会社員を退職した年、友人に誘われて、東京カルチャーカルチャーで開催された「マッピングナイト」という地図のイベントを見に行ったんです。友人が、登壇者の一人である渡邉英徳先生と知り合いだったこともあって、私の空想地図の話になって。同じく登壇者の大山顕さん、石川初さんも「なんだこれは!?」と面白がってくれて、その様子がSNSで話題になりました。
それを見た出版社の方から連絡があり、2013年に空想地図をテーマに初めての書籍『みんなの空想地図』(白水社)を出版することになりました。
また同時期に、「タモリ倶楽部」にも出演。
退職直後の2011〜2013年ごろは派遣とバイトの収入が8割、自営業が2割程度でしたが、出版後の2014年には自営業の収入が8割になりました。
タイプが違う人の集まりに時々しれっと参加する
ーー本の出版が大きな転機になったのですね。ちなみに出版後はどんな仕事が増えましたか?
実は地図の仕事ではなく、身の回りの友人・知人からのデザインの依頼が増えたんです。空想地図なんて、頼みようがないですからね。
おそらく本が出たことで「ああ、この人は自分の名前で食べている自営業なんだ」ということが周囲の友人知人、及びその友人知人に認知され、それまでやっていたデザインの仕事が増えたんだと思います。
2015年には100%自営業で食べていけるようになり、同じ年に法人化しました。
ーー今は、お仕事の依頼はどういうルートで来ているんですか?
今でもやはり知人や、知人の知人経由が多いです。自分で営業はしていません。
取材された記事を見てホームページ経由でお問い合わせいただく場合もありますが、実は間に共通の知り合いがいたというケースも結構多かったですね。とはいえ、最近は共通の知り合いがいない人からの依頼も増えてきました。
ーー営業しなくても継続的に仕事があるというのはすごいですね。
私のように営業できない人間は、私に頼んでくる人を増やす必要があります。私の場合、友人関係や人間関係、仕事関係を一つのコミュニティに絞らない、というところが鍵になっています。
特定のコミュニティに属していると言うよりは、浅く広く、あらゆるコミュニティの人たちと「そういえば見たことある」ぐらいの距離の関係を作っておくと、意外なところから仕事が来ることが多いんです。

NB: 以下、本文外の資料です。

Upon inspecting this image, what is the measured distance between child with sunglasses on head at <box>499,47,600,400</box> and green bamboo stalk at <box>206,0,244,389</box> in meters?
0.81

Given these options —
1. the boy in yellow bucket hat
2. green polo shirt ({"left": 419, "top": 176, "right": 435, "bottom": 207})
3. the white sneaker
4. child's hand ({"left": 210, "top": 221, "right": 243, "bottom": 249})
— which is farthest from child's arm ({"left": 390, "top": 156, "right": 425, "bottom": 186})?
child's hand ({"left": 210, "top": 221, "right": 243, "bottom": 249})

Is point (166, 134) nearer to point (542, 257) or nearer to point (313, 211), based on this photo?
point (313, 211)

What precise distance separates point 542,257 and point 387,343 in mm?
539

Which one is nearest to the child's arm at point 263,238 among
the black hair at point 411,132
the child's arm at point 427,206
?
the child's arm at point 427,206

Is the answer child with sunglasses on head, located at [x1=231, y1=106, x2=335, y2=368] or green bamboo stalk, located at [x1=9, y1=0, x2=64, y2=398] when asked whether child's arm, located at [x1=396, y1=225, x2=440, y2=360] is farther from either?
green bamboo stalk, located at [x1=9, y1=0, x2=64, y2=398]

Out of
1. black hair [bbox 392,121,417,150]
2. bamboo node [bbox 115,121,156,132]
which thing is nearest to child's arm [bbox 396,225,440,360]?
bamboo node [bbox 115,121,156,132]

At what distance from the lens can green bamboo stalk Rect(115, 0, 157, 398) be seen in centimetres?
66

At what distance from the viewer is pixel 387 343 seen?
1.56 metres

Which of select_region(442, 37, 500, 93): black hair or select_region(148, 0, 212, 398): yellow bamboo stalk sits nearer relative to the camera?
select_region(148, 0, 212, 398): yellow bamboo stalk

同じタイプの人がいない界隈に行ったほうが希少価値が上がるので、なるべく自分とは思考が違う人間のいるコミュニティに、しれっと時々いるということが大事なんだと思います。
ーーどういった方法でコミュニティを開拓しているんですか?
例えば、遠そうな業界にいる友だちとご飯を食べるのもひとつです。相手が最近やっていることや興味があることについて話を聞き、おもしろそうな会食に誘われたらとりあえず誘いに乗っています。
知らない世界を把握するのがおもしろいという好奇心がベースにあり、いろんなところに顔を出していますね。仕事にはつながっていませんが、占い師さんの忘年会は楽しかったです。
「好きなこと」は仕事にすべき?
ーー最近は、「平井オープンボックス」というコミュニティスペースで、ゲストを呼んでその方のお仕事について話を聞くイベントを定期開催されていますよね。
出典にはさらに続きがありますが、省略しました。